Le modèle médiationniste de la technique, pour un renouveau des sciences de l’art. Présentation du numéro
Pour son numéro 23, Tétralogiques a souhaité se pencher sur la question de la technique, ou de l’art. La théorie de la médiation en fait l’objet singulier d’une ergologie. C’est une de ses spécificités. La technique, quoique parfois sujet d’investigation de la philosophie, de l’anthropologie sociale, de l’histoire et de l’archéologie — en plus de constituer, par les développements de l’ingénierie, un fondement de la civilisation contemporaine — demeure le parent pauvre des capacités humaines telles que la réflexion scientifique les comprend. Elle n’y a de fait nulle part ailleurs le statut d’objet de science que lui confère la théorie de la médiation, pour qui elle est une faculté définitoire de l’humain au même titre que le langage, la socialité ou le désir.
C’est très naturellement que nous avons proposé la responsabilité scientifique de ce numéro à Pierre-Yves Balut. Enseignant-chercheur en histoire de l’art et archéologie à la Sorbonne, il a œuvré à remodeler profondément la perspective de ces disciplines depuis quarante ans, notamment grâce à la revue RAMAGES (et aujourd’hui au site anthropologiedelart.org). Auprès de Philippe Bruneau, et avec les nombreux élèves qu’ils ont formés, il a fait émerger une archéologie générale, qui ne serait plus un simple auxiliaire de l’histoire ni ne resterait prisonnière de la fouille, mais serait une véritable « anthropologie de l’ars » : c’est-à-dire de la technique. Une telle rupture avec les usages et les méthodes, on l’imagine, ne s’est pas produite sans heurts.

........

TÂCHES ET EXERCICES ->
**A.** D'après le texte sur le modèle médiationniste de la technique, quelle discipline Pierre-Yves Balut a-t-il fait émerger auprès de Philippe Bruneau ?
**B.** Recopiez à l'identique les lignes des enregistrements, de celle qui contient « Amongst the choices » jusqu'à la fin des enregistrements incluse.
Le texte et les enregistrements n'ont aucun lien entre eux.

(Enregistrements d'un jeu de données)
........

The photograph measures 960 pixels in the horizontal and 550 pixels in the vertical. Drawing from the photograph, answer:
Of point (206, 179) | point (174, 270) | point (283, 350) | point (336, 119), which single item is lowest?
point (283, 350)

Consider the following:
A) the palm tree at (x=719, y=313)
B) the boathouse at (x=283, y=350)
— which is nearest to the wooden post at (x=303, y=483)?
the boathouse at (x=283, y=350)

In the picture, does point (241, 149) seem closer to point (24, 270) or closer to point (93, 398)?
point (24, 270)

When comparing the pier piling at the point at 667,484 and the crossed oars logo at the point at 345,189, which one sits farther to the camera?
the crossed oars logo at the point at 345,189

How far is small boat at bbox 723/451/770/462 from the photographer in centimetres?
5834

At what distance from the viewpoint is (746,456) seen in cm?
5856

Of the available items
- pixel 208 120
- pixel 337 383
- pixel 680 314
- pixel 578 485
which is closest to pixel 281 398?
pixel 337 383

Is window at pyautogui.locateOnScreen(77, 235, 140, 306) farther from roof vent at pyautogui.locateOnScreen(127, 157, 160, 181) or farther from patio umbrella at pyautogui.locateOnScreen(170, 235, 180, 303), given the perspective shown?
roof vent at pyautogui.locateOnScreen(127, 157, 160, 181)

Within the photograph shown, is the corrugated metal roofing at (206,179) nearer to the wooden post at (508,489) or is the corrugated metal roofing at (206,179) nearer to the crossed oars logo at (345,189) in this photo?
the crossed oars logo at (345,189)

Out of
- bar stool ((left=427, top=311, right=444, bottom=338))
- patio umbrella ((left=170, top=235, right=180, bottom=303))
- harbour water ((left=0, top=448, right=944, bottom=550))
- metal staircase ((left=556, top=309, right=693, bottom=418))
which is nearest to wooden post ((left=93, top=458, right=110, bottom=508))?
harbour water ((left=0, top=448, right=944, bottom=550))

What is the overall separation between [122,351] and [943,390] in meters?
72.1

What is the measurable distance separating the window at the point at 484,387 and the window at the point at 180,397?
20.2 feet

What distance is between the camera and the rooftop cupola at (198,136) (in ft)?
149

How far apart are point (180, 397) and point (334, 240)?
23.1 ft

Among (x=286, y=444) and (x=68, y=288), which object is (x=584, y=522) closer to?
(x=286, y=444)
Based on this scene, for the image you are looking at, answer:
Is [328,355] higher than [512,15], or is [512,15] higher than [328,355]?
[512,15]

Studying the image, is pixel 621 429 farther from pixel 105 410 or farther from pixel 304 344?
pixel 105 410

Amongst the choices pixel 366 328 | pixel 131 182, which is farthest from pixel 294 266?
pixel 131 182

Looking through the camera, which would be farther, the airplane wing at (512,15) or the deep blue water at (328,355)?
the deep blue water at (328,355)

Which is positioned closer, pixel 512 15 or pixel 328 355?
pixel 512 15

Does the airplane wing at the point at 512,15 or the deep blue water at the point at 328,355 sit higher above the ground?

........

RÉPONSES CI-DESSOUS ->
**A.** Une archéologie générale.

**B.**
Amongst the choices pixel 366 328 | pixel 131 182, which is farthest from pixel 294 266?
pixel 131 182

Looking through the camera, which would be farther, the airplane wing at (512,15) or the deep blue water at (328,355)?
the deep blue water at (328,355)

Which is positioned closer, pixel 512 15 or pixel 328 355?
pixel 512 15

Does the airplane wing at the point at 512,15 or the deep blue water at the point at 328,355 sit higher above the ground?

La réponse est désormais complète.